Film researcher Ellen Pullar said that many films that deal with the modern woman, like Club de Femmes, "show life as a modern woman as dangerous and fraught with difficulties." Professor of film studies Christopher Faulkner observed that the film "exemplifies the complexities of affective identities and the challenges posed to dominant social norms in 1930s French cinema."

==Release==
As a result of the Hays Code enacted in 1934, and its strict enforcement, the film was censored in the United States. Due to a lesbian being featured in the film, some of the dialogue between Alice and Juliette was removed. One of the lines removed was where Alice tells Juliette — "You’re so pretty ... If I were a man, I'd really love you." In New York, it was censored because of its sapphic overtones, and the English subtitles for the relationship between Robert and Claire were altered to indicate they were married.
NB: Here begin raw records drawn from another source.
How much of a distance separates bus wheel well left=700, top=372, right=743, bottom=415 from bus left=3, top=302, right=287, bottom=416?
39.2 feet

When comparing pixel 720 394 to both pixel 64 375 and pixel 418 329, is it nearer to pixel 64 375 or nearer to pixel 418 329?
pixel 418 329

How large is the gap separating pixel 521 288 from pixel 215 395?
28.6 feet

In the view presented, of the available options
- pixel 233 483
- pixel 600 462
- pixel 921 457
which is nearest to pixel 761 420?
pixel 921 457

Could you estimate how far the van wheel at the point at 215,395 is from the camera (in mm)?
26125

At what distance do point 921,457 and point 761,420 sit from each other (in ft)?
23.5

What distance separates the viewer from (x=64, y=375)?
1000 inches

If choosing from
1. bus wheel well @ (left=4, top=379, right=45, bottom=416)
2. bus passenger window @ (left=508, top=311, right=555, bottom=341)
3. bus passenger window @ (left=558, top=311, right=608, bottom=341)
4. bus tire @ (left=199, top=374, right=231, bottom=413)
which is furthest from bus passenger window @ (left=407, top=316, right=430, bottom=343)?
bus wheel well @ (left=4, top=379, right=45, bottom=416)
The film was also rejected by the British Board of Film Censors, but was eventually passed with a 12 certificate in 2000. The film was distributed in the United States by Arthur Mayer and Joseph Burstyn.

==Home media==
The film was released on DVD in October 2000 by the British Film Institute, which was the uncut version at 105 minutes.

==Reception==
Elaine Paterson from Time Out said that "playful, energetic, and sustaining a high level of female hysteria, the movie is certainly camp, often riotously funny, and nostalgically enjoyable, but don't expect feminist leanings just because a lesbian's around." Film critic James Travers wrote "lesbianism, prostitution, child birth out of wedlock, crime of passion, cross-dressing, female nudity — there is no shortage of material in this film to tempt the censors."

Judith Williamson of New Statesman wrote "girls in shorts leap around the gym; girls in their lingerie giggle in their bedrooms; girls are allowed to look at one another, touch one another, not because this is a lesbian film but because it is, in every sense, a full-bodied film. Its physicality is not voyeuristic but energetic, not seamy but positively bounding with health." Time Magazine observed "it is a naive, sometimes sad, sometimes merry, typically Gallic approach to a theme similar to that of Mädchen in Uniform, Eight Girls in a Boat and other film treatments of repressed girlhood."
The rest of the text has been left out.